備忘録 清算型遺贈型の公正証書遺言と付言事項の効力

相続

  遺言書の中で、遺言執行者が相続財産の特定不動産を売却換価し、その売却代金を相続人に遺贈するという旨を定めたものを清算型遺贈と言います。

 このような事項が遺言書の中で記載されていた場合、遺言執行者は単独の権限で不動産を売却できます。登記手続きも相続人に代わり、相続登記、買主への所有権移転登記の申請人となることができます。相続人間に溝がある場合にもスムーズに遺言者の意思を実現できます。

 先日、とある不動産会社様から遺言執行者が不動産を売却し、お金を分けるという公正証書遺言があるが、遺言執行者が売買契約の売主当事者になり登記手続きも単独でできるか、というご相談がありました。 真っ先に清算型遺贈のことだなと思いましたが、遺言書の文面をしっかり見ないと判断できません。

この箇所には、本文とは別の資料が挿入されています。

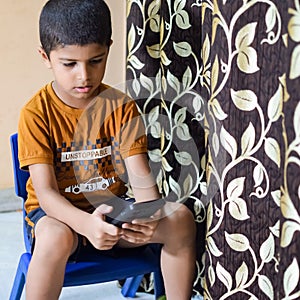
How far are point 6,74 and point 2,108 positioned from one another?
0.12m

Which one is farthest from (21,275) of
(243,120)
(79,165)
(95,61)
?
(243,120)

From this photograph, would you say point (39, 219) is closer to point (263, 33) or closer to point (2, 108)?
point (263, 33)

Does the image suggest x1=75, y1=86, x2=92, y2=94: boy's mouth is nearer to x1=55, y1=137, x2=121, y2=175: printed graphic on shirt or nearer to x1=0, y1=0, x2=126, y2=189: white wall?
x1=55, y1=137, x2=121, y2=175: printed graphic on shirt

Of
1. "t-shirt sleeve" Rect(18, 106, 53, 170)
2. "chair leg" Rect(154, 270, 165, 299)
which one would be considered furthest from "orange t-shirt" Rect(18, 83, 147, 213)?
"chair leg" Rect(154, 270, 165, 299)

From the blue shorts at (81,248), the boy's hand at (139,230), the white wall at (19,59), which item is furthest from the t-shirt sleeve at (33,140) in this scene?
the white wall at (19,59)

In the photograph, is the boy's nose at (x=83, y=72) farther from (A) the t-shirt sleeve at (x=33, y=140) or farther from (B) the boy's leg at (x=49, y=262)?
(B) the boy's leg at (x=49, y=262)

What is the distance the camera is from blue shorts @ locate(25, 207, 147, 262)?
1.38 m

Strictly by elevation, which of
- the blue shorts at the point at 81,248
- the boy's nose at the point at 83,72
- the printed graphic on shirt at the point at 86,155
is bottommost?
the blue shorts at the point at 81,248

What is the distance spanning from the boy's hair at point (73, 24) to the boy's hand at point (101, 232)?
0.36 meters

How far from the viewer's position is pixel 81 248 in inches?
55.4

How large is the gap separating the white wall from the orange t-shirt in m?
0.86

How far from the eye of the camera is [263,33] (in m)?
1.11

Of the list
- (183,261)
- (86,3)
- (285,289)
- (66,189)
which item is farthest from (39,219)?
(285,289)

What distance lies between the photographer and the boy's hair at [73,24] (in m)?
1.37
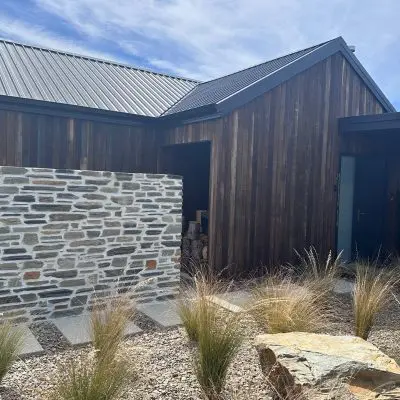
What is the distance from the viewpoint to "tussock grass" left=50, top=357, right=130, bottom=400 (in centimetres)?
251

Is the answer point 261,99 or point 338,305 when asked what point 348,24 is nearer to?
point 261,99

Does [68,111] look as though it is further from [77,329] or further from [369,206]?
[369,206]

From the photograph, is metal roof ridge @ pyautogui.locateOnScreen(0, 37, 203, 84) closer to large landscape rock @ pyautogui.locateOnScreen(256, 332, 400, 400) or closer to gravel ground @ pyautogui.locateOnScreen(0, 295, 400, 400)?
gravel ground @ pyautogui.locateOnScreen(0, 295, 400, 400)

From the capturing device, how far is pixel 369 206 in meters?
8.60

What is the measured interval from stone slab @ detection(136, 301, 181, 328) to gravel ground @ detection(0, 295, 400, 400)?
0.11m

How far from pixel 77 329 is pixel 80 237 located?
1.10 m

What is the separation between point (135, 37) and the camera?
39.7 feet

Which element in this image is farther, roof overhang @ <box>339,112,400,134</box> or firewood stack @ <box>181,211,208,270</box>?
firewood stack @ <box>181,211,208,270</box>

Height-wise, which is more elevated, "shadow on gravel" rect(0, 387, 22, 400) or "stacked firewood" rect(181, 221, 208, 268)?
"stacked firewood" rect(181, 221, 208, 268)

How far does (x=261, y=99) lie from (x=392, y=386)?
16.7 ft

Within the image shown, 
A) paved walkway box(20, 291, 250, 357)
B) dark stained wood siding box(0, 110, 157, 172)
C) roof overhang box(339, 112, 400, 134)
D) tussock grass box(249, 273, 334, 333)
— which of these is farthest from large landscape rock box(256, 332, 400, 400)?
dark stained wood siding box(0, 110, 157, 172)

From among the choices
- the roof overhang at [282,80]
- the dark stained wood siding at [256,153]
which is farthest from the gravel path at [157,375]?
the roof overhang at [282,80]

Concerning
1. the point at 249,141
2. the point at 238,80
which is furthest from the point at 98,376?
the point at 238,80

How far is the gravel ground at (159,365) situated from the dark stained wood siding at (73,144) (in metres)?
3.22
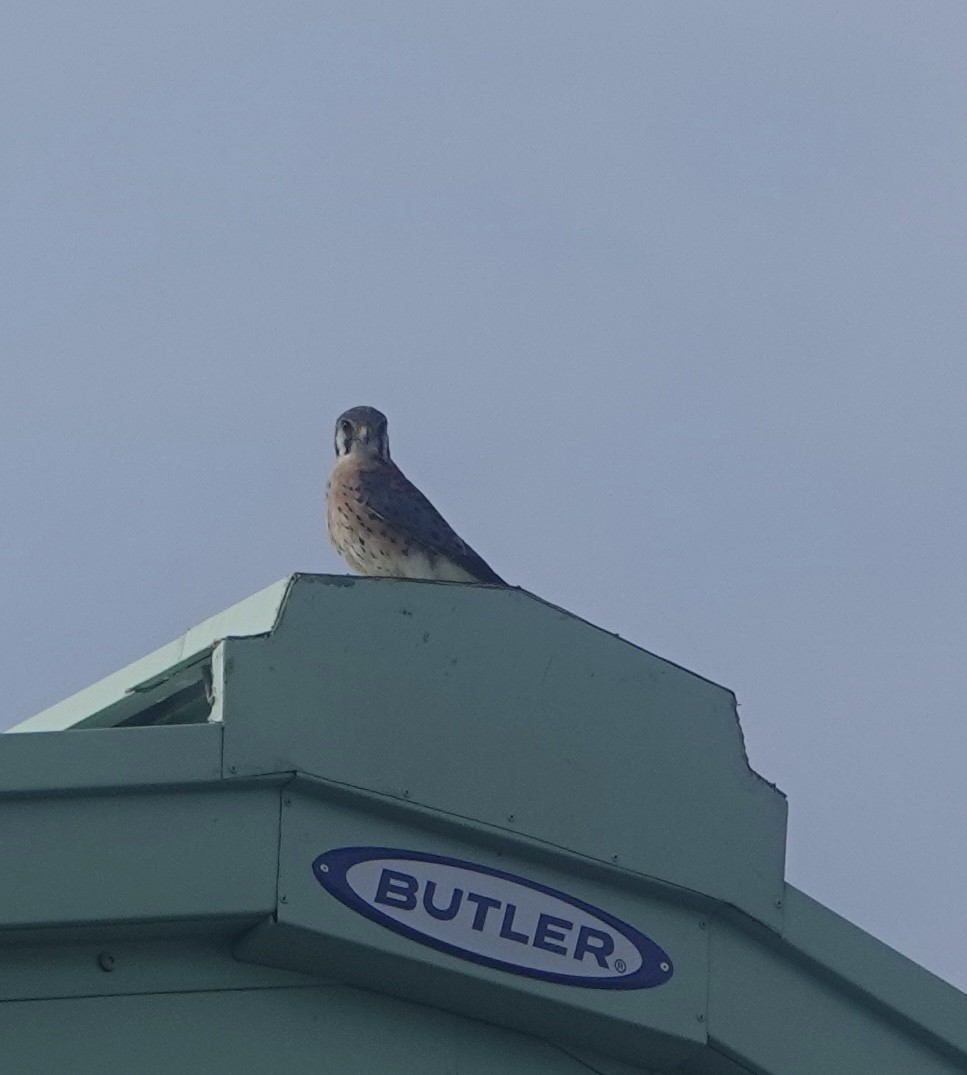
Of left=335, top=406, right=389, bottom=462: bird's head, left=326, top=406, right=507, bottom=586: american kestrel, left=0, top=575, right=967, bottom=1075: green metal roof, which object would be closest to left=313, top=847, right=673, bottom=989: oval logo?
left=0, top=575, right=967, bottom=1075: green metal roof

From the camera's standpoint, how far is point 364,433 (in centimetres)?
791

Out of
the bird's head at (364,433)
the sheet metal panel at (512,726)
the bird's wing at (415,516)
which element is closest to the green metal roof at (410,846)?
the sheet metal panel at (512,726)

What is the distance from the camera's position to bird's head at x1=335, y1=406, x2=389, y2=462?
7883 mm

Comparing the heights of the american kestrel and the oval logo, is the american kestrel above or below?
above

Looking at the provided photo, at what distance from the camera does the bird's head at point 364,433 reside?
7883 millimetres

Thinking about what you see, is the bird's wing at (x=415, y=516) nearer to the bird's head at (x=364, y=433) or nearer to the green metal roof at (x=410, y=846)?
the bird's head at (x=364, y=433)

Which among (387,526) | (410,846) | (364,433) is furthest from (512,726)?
(364,433)

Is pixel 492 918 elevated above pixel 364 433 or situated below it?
below

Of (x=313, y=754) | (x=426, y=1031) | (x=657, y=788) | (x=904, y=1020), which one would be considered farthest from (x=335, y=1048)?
(x=904, y=1020)

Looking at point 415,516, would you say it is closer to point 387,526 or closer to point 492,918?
point 387,526

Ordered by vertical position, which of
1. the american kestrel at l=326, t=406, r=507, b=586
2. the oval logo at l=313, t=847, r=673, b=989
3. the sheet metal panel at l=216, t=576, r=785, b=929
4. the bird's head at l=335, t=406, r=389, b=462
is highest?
the bird's head at l=335, t=406, r=389, b=462

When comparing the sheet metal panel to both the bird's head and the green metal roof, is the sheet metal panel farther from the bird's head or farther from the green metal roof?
the bird's head

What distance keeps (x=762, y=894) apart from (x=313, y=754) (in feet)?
3.39

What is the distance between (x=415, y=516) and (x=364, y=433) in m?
0.73
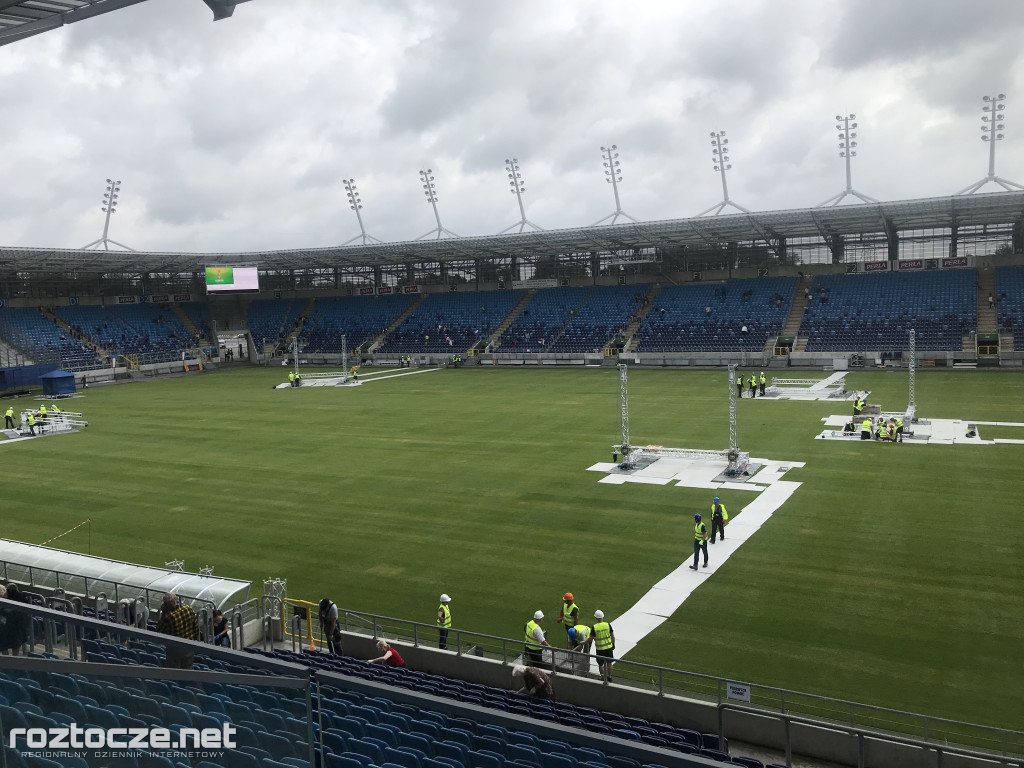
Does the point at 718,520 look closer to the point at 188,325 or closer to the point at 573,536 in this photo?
the point at 573,536

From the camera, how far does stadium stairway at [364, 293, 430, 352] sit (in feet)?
270

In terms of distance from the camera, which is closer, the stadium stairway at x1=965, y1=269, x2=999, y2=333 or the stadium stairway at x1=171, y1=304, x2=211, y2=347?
the stadium stairway at x1=965, y1=269, x2=999, y2=333

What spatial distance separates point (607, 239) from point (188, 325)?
4772 centimetres

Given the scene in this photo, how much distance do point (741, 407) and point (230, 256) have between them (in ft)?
181

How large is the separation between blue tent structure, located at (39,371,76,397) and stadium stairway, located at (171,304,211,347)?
27245mm

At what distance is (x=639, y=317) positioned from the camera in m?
73.8

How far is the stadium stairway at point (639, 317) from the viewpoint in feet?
231

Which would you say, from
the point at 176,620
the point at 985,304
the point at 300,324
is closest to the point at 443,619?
the point at 176,620

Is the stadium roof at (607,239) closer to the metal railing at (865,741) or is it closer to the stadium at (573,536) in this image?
the stadium at (573,536)

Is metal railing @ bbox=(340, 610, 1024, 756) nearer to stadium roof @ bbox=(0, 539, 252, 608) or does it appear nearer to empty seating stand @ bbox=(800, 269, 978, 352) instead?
stadium roof @ bbox=(0, 539, 252, 608)

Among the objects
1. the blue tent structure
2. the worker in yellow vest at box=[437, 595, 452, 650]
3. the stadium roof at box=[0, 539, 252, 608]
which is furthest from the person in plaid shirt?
the blue tent structure

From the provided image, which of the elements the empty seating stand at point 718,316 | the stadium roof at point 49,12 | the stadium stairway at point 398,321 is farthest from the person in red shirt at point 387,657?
the stadium stairway at point 398,321

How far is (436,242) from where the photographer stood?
71938 mm

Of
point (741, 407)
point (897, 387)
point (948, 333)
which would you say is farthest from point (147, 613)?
point (948, 333)
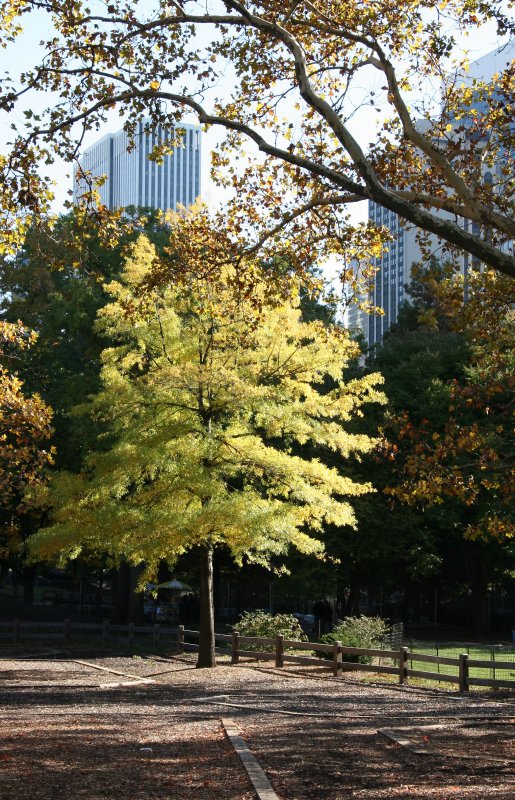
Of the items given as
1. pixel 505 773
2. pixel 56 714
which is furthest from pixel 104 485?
pixel 505 773

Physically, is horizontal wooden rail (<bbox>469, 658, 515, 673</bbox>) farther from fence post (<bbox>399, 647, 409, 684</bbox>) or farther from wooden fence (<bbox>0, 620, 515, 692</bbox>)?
fence post (<bbox>399, 647, 409, 684</bbox>)

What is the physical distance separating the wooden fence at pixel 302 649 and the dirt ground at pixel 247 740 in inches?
21.5

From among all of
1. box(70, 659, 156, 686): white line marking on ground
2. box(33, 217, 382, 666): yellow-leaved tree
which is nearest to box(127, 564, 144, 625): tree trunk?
box(70, 659, 156, 686): white line marking on ground

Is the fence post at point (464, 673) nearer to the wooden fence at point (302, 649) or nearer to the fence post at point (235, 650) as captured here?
the wooden fence at point (302, 649)

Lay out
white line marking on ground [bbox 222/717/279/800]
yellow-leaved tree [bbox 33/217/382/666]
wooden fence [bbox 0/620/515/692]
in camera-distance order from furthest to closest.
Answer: yellow-leaved tree [bbox 33/217/382/666] < wooden fence [bbox 0/620/515/692] < white line marking on ground [bbox 222/717/279/800]

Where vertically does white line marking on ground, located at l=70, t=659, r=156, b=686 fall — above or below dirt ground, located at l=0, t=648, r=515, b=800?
below

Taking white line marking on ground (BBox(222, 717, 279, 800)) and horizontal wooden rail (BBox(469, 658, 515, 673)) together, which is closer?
white line marking on ground (BBox(222, 717, 279, 800))

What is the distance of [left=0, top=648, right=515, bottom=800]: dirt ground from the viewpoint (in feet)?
29.1

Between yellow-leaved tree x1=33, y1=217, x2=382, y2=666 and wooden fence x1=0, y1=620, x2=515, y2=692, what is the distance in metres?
2.91

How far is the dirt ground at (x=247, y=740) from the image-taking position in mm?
8867

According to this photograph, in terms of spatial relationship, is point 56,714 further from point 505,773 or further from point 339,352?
point 339,352

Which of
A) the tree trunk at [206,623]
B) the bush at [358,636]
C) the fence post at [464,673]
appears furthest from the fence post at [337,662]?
the fence post at [464,673]

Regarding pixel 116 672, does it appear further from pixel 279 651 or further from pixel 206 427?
pixel 206 427

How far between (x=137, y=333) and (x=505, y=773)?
15.1m
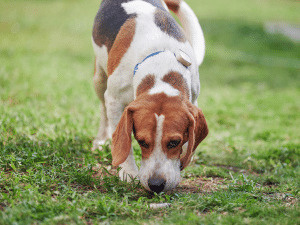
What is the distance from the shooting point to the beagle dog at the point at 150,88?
303 cm

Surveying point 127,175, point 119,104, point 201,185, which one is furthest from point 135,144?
Answer: point 201,185

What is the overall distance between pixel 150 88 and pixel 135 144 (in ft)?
5.50

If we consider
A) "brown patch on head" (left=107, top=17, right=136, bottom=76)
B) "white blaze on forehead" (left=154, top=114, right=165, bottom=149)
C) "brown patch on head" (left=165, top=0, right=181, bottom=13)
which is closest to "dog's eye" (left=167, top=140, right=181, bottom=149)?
"white blaze on forehead" (left=154, top=114, right=165, bottom=149)

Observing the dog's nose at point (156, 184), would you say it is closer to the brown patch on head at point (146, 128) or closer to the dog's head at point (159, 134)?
the dog's head at point (159, 134)

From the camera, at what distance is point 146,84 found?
336cm

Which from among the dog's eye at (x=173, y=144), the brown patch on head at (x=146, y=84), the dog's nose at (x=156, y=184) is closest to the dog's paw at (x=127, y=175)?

とりあえず遺言書の写しを送ってもらいました。

 その遺言書には本旨中に「甲不動産はA,B,Cへ3分の1の割合で相続させる」と記載があり、付言事項に「甲不動産については、遺言執行者において売却換価し、その代金をA,B,Cに3分の1ずつ分けられたい」と記載がありました。

 付言事項とは、残される相続人の方に遺言者の気持ちや思いを記載するところで、一般的に法的効力がないとされています。しかし、今回の遺言書では付言事項欄の記載に不動産売却の件が記載されており、これが認められないとすると、遺言者の意思が実現されない可能性があります。

 遺言書の解釈ついては、遺言者の意思をできるだけ実現しようという趣旨から、 「遺言の解釈にあたっては、遺言書の文言を形式的に判断するだけでなく、遺言者の真意を探求すべきものであり、遺言書が多数の条項からなる場合にそのうちの特定の条項を解釈するにあたっても、単に遺言書の中から当該条項のみを他から切り離して抽出し、その文言を形式的に解釈するだけでは十分ではなく、遺言書の全記載との関連、遺言書作成当時の事情及び遺言者の置かれていた状況なども考慮して遺言者の真意を探求し、当該条項の趣旨を確定すべきものであると解するのが相当である。」との判例(最高裁昭和58年3月18日)があります。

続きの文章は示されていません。